Stated exercise:
Name every design school that the article on Parsons School of Design places in the New York City Metropolitan area.

Excerpted passage:
◇ ◇ ◇ ◇ ◇ ◇ ◇

Parsons School of Design
Education 19 years ago No Comments

contributed by Gracie Andraos [graduate of Parsons School of Design / designer in Houston, Texas]

Parsons School of Design: So You Want to Move to the Big Apple”

The SUBWAY, the EMPIRE STATE BUILDING, the TAXIS, the ART, the FASHION, the ARCHITECTURE, the PEOPLE – all reasons to move and study in New York City. Can you imagine learning in a place where the whole city is your classroom” However, deciding to go to school in what many people describe as The Center Of The World is a big decision, and there are so many issues to consider.

First, let me tell you the facts. There are three major design schools in the New York City Metropolitan area: Fashion Institute of Technology, Pratt Institute and Parsons School of Design. In this month’s article, we will focus on my alma mater, Parsons School of Design, a division of the New School University.

Frank Alvah Parsons was the first in the United States to establish an Interior Design Department in 1906, and, obviously, that’s how it received its world-renowned name. Today, the Interior Design Department has become a collaborative department, which has joined forces with the Architecture and Lighting Departments, giving students the opportunity to take courses and electives in these fields.

◇ ◇ ◇ ◇ ◇ ◇ ◇

Information supplied:
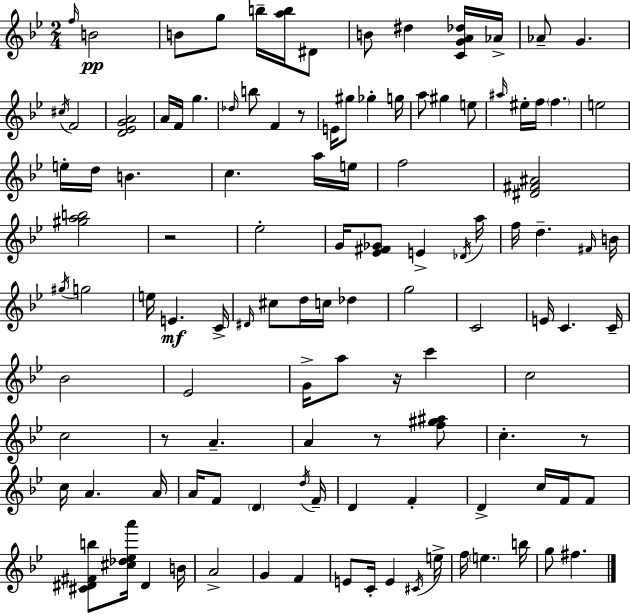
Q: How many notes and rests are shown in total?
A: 116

◇ ◇ ◇ ◇ ◇ ◇ ◇

The response:
Fashion Institute of Technology, Pratt Institute and Parsons School of Design.